Le renouveau de l’ornement
Retour ou réinvention de l’ornementation en Architecture

Stanley Duré

Université de Laval
9 décembre 2022

L’ornement n’est plus un crime. Durant une grande partie du 20e siècle, cela n’a pas toujours été le cas. Le style
international fortement influencé par le texte Ornement et Crime d’Adolf Loos (1908), suivi par les modernistes ont
perverti l’utilisation de l’ornementation en architecture la rendant ainsi tabou et exclu du processus de design. Avec
l’Essor du mouvement Post-Moderne, les théories du Chaos et de la complexité ainsi que les nombreuses avancées
technologiques dans le domaine, l’ornementation se voit faire une réapparition triomphante dans l’Architecture
contemporaine.
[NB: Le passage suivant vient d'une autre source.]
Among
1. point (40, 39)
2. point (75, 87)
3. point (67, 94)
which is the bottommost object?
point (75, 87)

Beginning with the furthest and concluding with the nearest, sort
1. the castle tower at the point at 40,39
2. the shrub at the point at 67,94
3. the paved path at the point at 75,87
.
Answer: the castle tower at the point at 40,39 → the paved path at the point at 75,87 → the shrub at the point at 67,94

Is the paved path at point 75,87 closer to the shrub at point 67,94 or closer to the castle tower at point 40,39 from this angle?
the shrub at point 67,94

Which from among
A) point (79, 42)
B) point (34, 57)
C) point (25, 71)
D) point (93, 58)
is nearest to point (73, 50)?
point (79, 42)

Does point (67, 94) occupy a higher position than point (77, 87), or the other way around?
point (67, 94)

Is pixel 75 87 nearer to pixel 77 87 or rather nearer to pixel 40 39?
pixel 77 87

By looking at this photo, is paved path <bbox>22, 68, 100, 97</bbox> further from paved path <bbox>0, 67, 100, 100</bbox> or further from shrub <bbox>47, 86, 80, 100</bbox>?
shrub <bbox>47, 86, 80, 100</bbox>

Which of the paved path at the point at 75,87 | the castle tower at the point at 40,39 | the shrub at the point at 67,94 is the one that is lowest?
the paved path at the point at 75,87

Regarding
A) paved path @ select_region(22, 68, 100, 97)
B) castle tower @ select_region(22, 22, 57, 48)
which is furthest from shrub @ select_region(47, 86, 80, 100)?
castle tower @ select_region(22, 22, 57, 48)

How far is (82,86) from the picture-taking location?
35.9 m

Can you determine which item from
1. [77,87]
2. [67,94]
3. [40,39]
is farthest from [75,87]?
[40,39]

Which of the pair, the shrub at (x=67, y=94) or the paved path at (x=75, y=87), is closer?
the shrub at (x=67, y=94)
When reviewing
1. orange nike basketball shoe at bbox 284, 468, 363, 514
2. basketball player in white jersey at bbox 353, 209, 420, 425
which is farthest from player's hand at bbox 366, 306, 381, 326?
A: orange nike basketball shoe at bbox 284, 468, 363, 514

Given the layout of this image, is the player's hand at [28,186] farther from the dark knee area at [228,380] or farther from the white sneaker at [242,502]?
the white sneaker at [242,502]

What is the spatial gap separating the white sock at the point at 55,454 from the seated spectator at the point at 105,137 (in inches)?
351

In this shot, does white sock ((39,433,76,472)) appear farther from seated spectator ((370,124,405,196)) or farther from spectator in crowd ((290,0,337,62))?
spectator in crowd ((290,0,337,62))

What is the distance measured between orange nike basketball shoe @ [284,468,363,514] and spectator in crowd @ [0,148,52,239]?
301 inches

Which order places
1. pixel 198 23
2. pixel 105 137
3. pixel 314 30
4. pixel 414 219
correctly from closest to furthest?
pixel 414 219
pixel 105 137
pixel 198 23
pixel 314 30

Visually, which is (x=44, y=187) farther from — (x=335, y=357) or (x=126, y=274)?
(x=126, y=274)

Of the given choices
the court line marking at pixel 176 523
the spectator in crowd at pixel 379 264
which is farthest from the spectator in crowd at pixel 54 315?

Néanmoins, l’utilisation de l’ornementation architecturale d’aujourd’hui n’a que peu de similitudes
avec les concepts ornementaux méprisés avant la modernité. En effet, l’aspect de décoration sculptural et la
dimension symbolique de l'ornementation s’est vu remplacer par une approche de motifs altérant les surfaces
pouvant remplir différentes fonctions (Picon, 2013). Ainsi, pouvons-nous vraiment dire que nous assistons au retour
de l’ornementation au 21e siècle, ou plutôt à la réinvention et à la redéfinition du terme d’ornementation en
architecture? Il s’agirait donc dans cet essai de se pencher sur cette question en évaluant la pertinence, la nécessité et
la signification de l'ornementation de nos jours sous un point de vue technologique, tectonique, structurel et
esthétique.

Ornement et Technologie/tectonique

En premier lieu, l’avènement du numérique et des nouvelles technologies de production ont drastiquement modifié la
notion d’ornement dans le design. Effectivement, l’application de nouvelles méthodes de dessin assisté par
ordinateur (CAD) ainsi que de nouveaux logiciels informatiques paramétriques permettent de créer des motifs
ornementaux avec une facilité et une précision déconcertante (Celani, 2017). Contrairement aux critiques de Loos
qui affirmait que l’homme est incapable de créer de nouveaux motifs, la conception informatique augmentée offre
pourtant une multitude infinie et unique de nouveaux designs ornementales.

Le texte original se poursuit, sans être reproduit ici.